You can still use exactly the same code in the browser and on the server. Allowing stuff like server-side rendering on old browsers and JS rendering for the majority of users from a single piece of code.

But you can't.

If you are in a client browser (any client browser, no matter how old) and try to do HTTP.get('http://www.google.com') it will fail because of CORS restrictions. If you do that on the server or in a native app, it will succeed (because they do not have CORS restrictions).

Yes, we can :)

Working around CORS is just a matter of server configuration. With the same API you only fix the servers, with different APIs you have to fix both the servers and the code.
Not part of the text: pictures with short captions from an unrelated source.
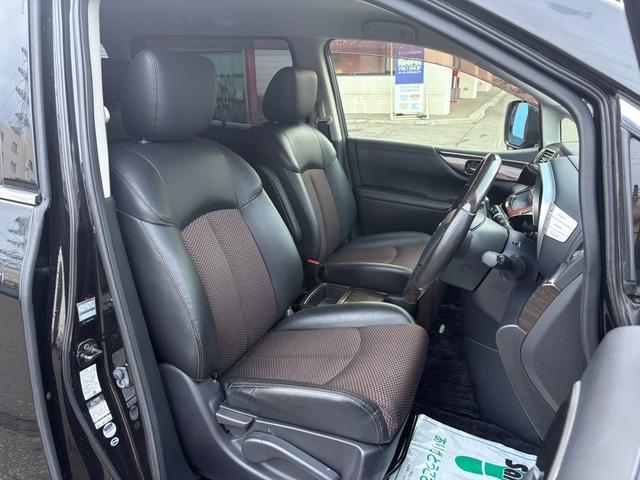 エルグランド ２５０ハイウェイスター　４ＷＤ／両側スライドドア／パワースライドドア／アルパイン８インチナビ／フルセグＴＶ／バックカメラ／フリップダウンモニター／ハーフレザーシート／３列シート／プッシュスタート／スマートキー（15枚目）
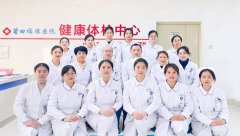【福德专科】体检中心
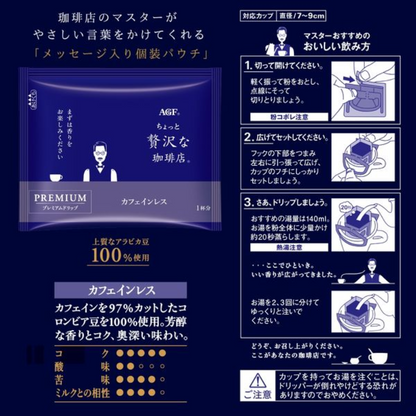 AGF 微奢華咖啡店 濾掛式 低咖啡因 咖啡 1 袋（6 杯入）
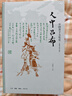 人中呂布：中國養子文化史（先秦至南北朝） 曬單實(shí)拍圖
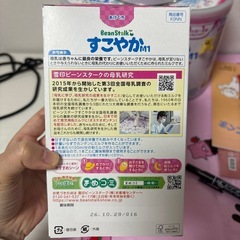 No.6 すこやか　粉ミルク　スティックの画像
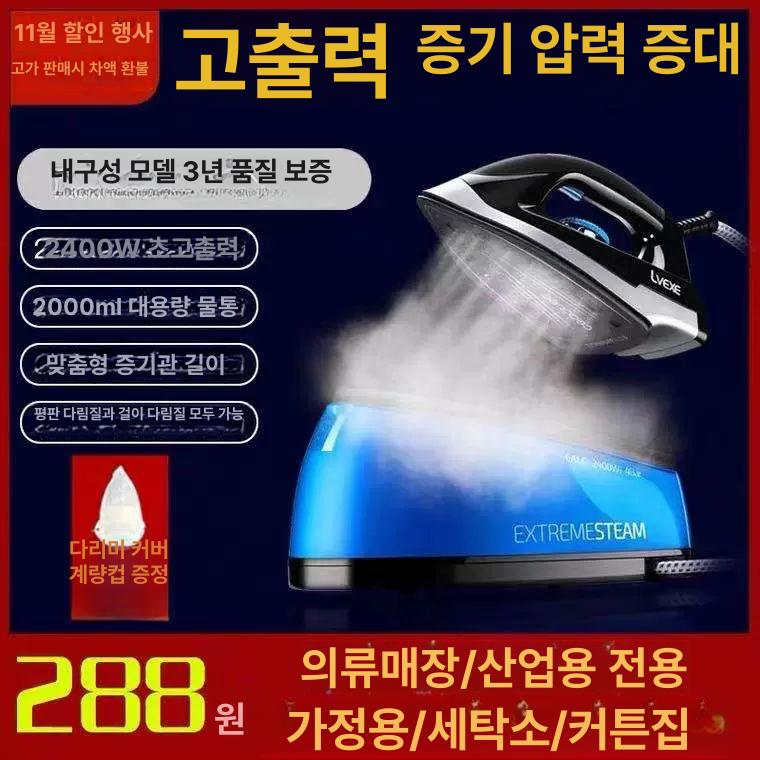 세탁소 다리미 스팀 핸디형 핸드형 커튼 고출력 스테인레스 옷기 옷가게 다림질 가정용 수선실 기계형+1.6m 스팀 호스+1년 보증 - 상세 이미지 2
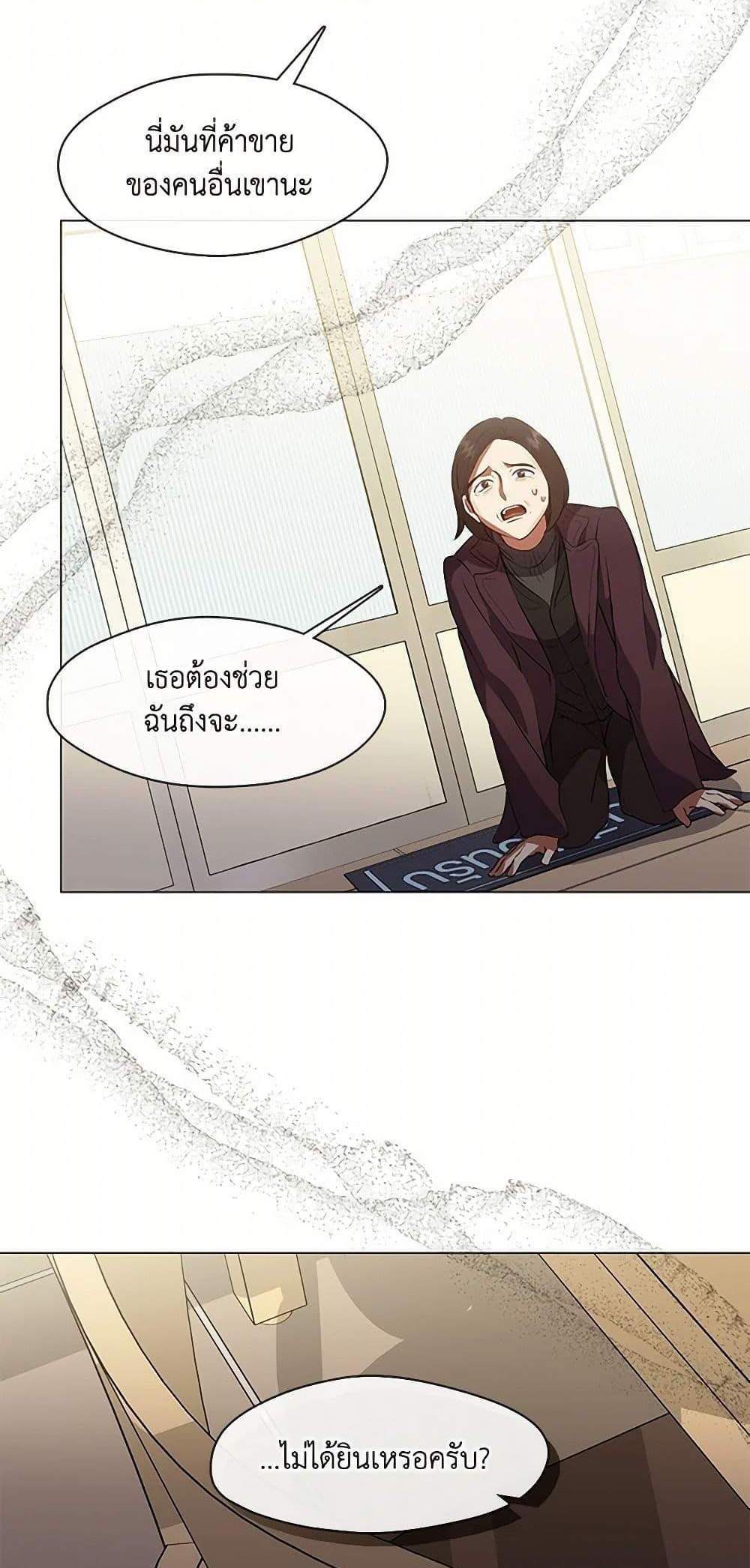 Afterlife Diner ร้านอาหารหลังความตาย แปลไทย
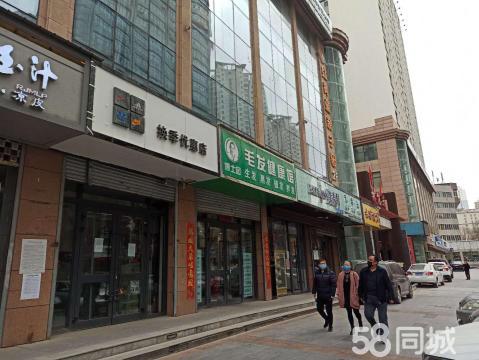 西宁商铺网，西宁市铺面出售信息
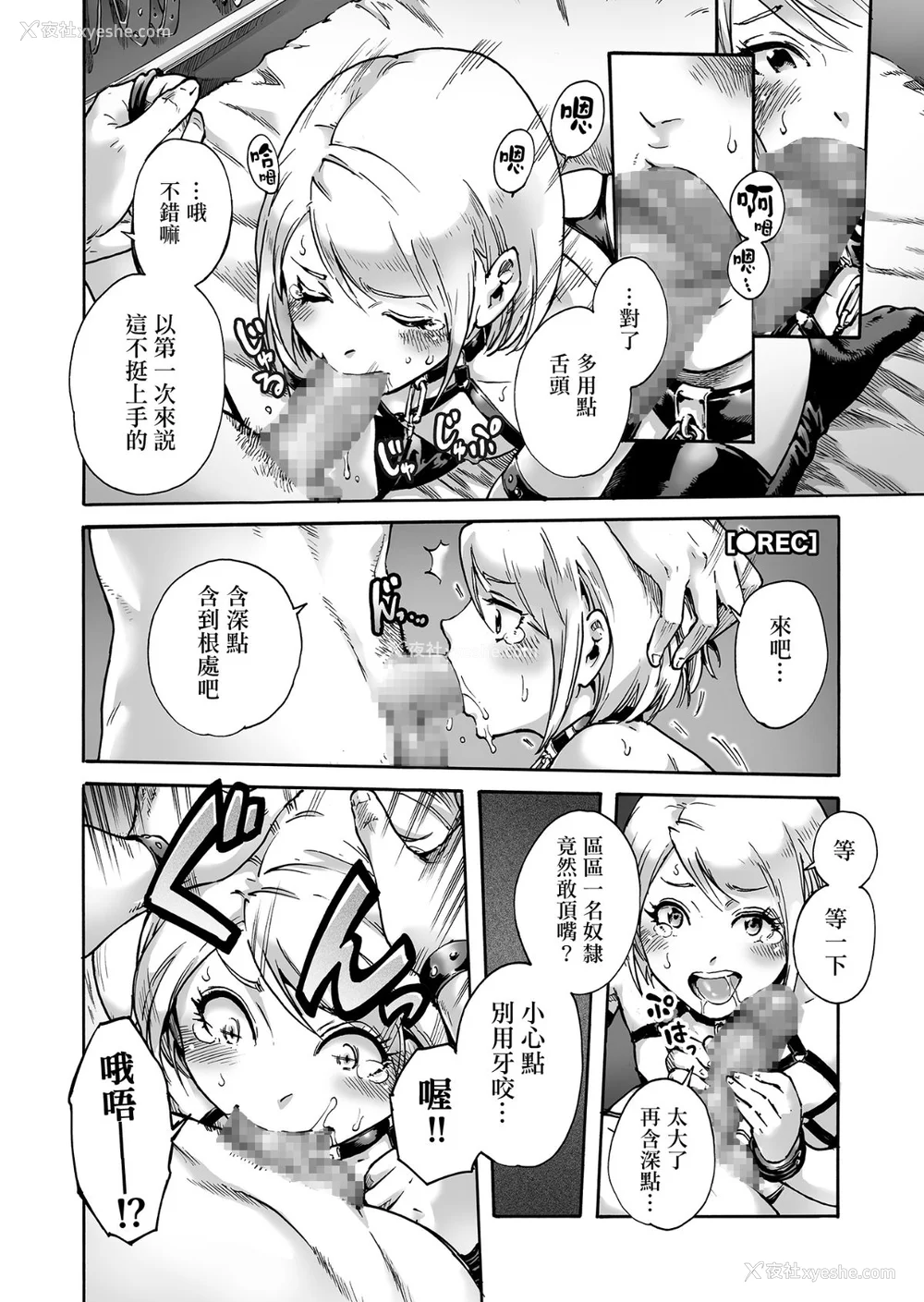 117P - [あいあん] おのこと。 [中国翻訳] [DL版]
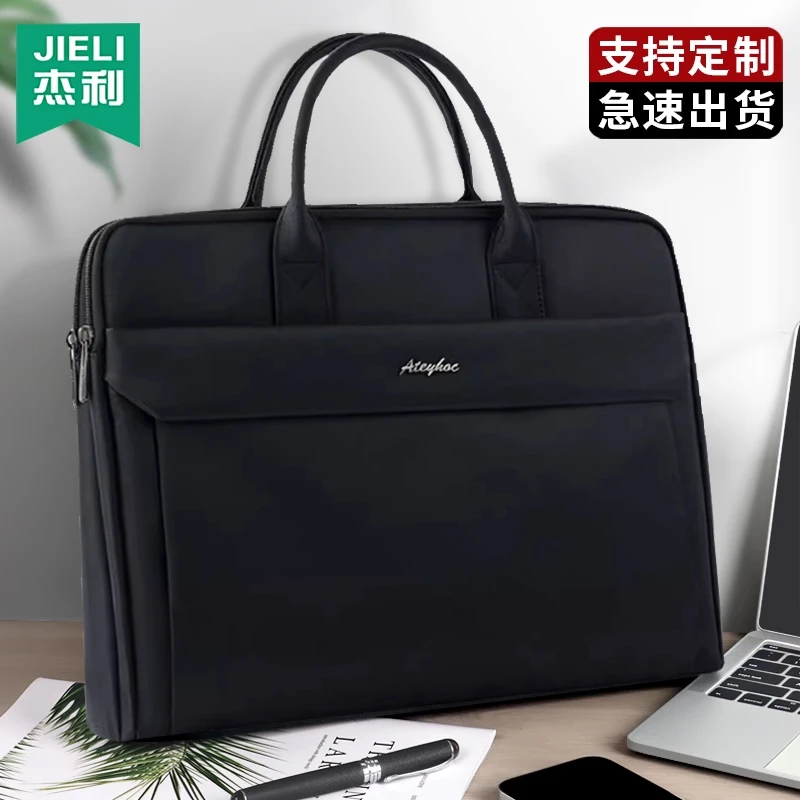 杰利公文包商务男款大容量手提文件包男包收纳电脑袋高级时尚定制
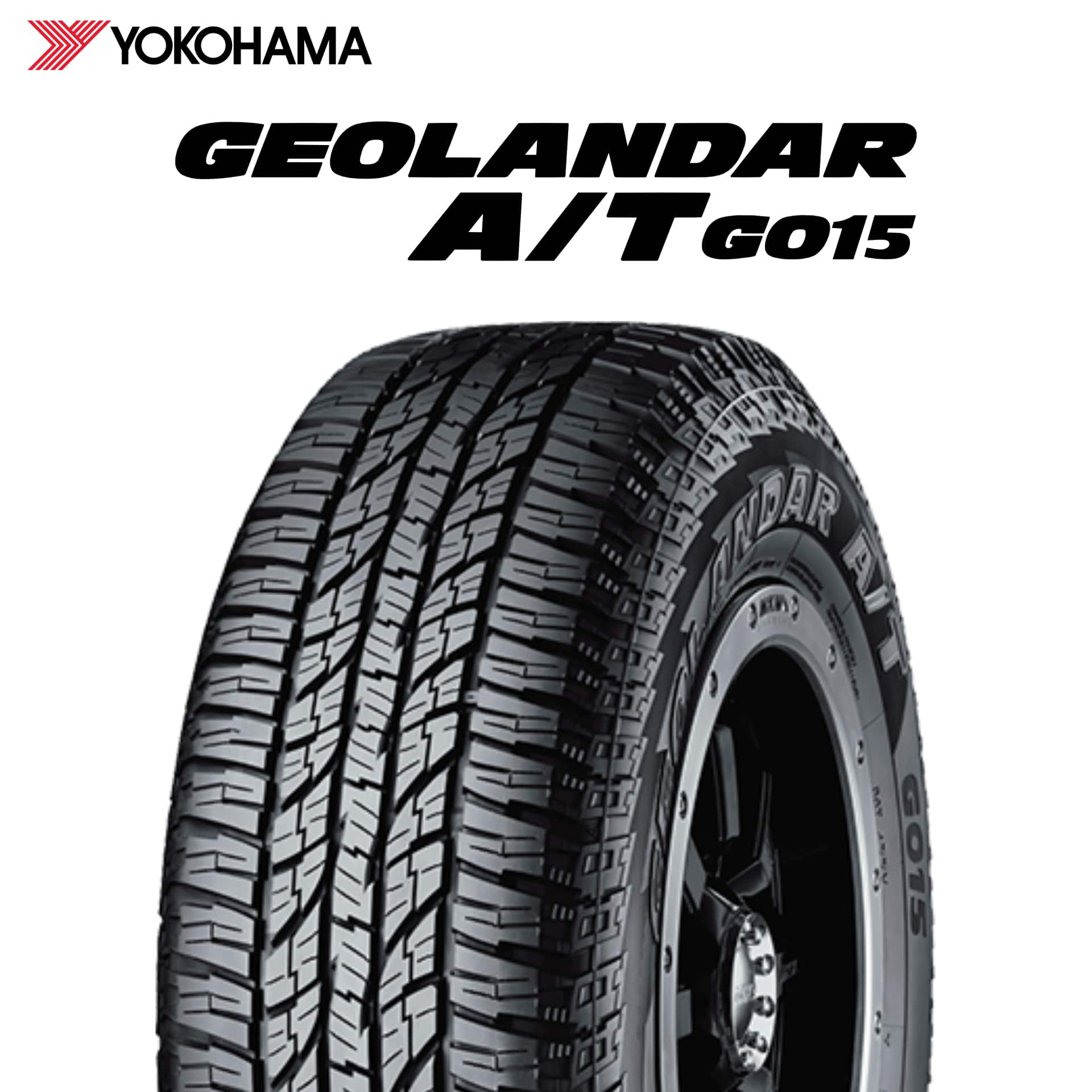 24年製 265/60R18 110H ヨコハマタイヤ GEOLANDAR A/T G015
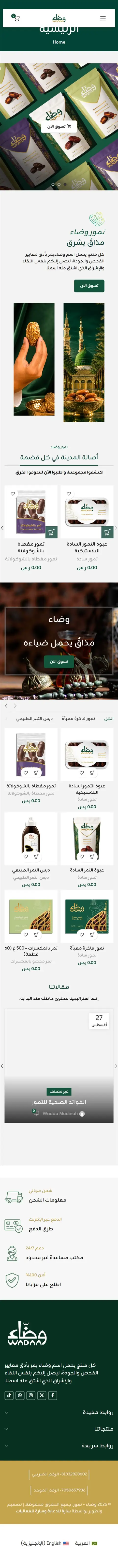 WADAA mobile — الرئيسية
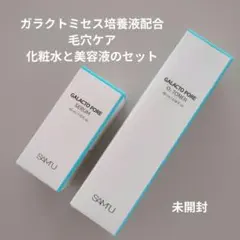 【新品未開封】SAM'U サミュ ガラクトポア トナーとセラムのセットのサムネイル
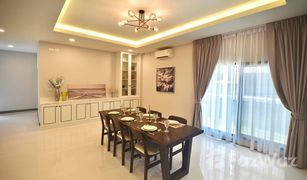 4 Bedrooms House for sale in Bang Kaeo, Samut Prakan The City Bangna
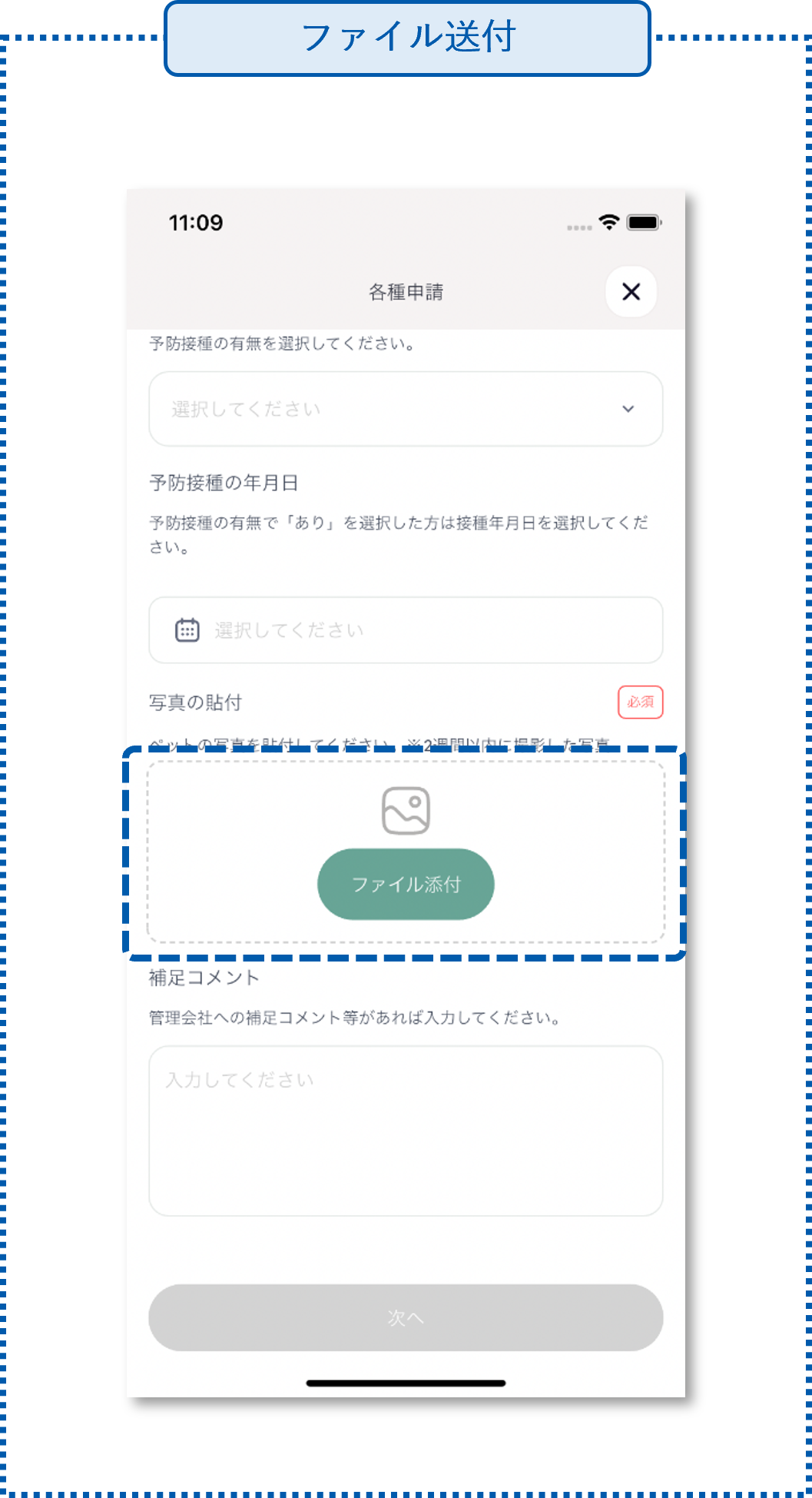 フリーフォーム　管理画面　フォーム一覧　新規作成　入力形式6　白.png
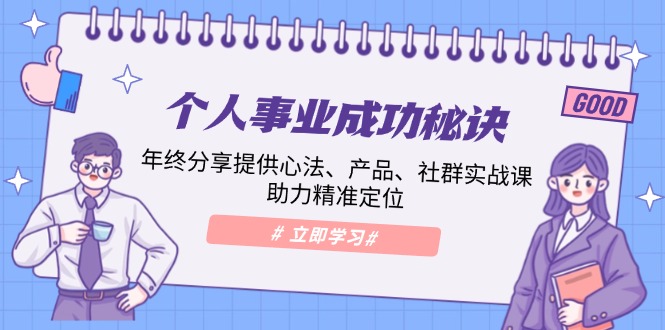（13962期）个人事业成功秘诀：年终分享提供心法、产品、社群实战课、助力精准定位辉睿网创|辉睿学习|辉睿创业|辉睿电商运营|辉睿小红书|辉睿网赚辉睿网创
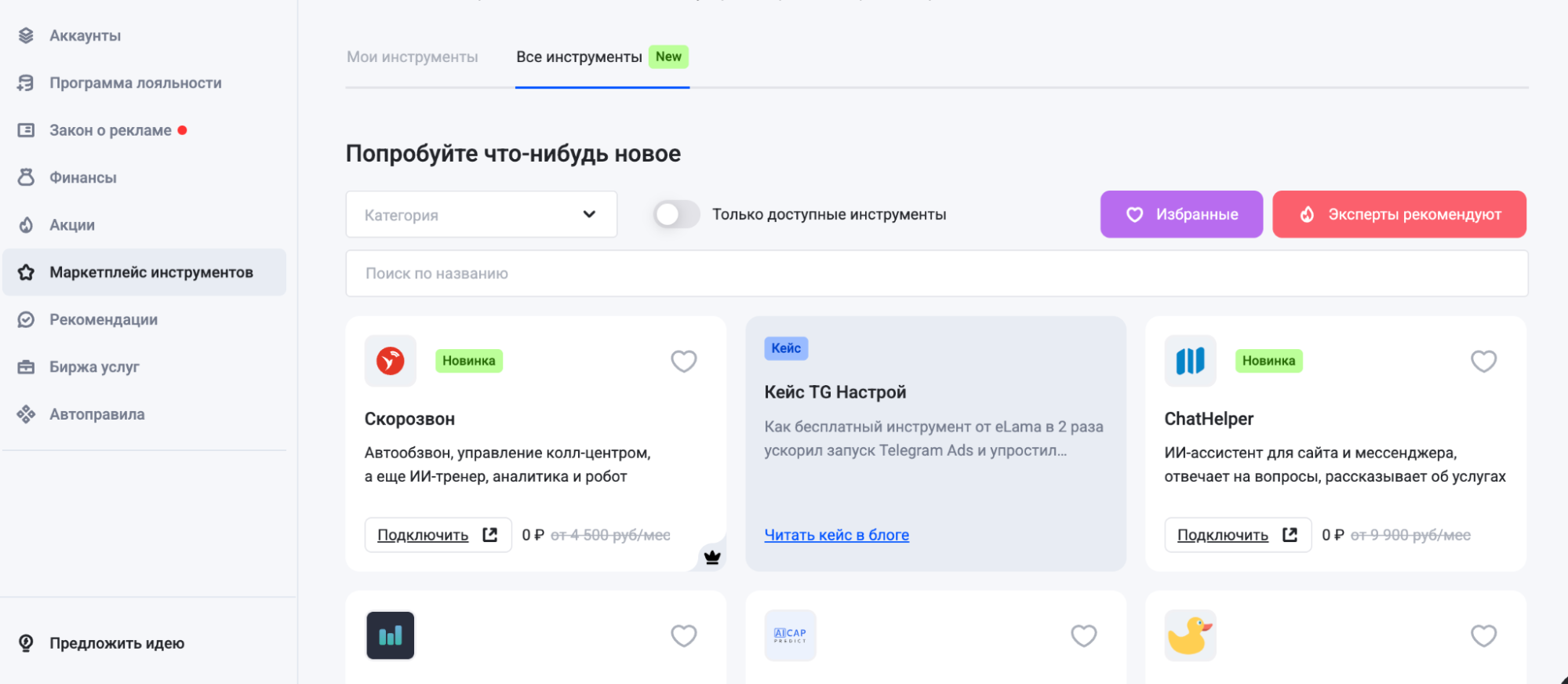 Раздел Маркетплейс инструментов в личном кабинете eLama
Sure, if you control the server. I guess these Meteor packages will only be useful in those contexts. But what if I want to use the Twitter API, for example?
I'm pretty sure their answer is: we can automatically proxy through the meteor server to twitter or anywhere else.
I believe Twitter is trying to kill their API, hence no CORS or JSONP.
The point is that only HTTP.get() inside browser require CORS to be enabled on the server side. On non-browser environment, HTTP.get() can open any cross site web request.
the code doesn't fail, the response just differs by client. for the purposes of your example, the "server" is a actually a client. and that's not a problem for the package manager to solve.

if anything, isn't this a great argument for a client/server package manager? you could write a library that knows to use and create a proxy if a specific client type tries to fetch cross domain.

If npm had some kind of conformance flag, where you could tag your package with the platforms it supports, this would help considerably.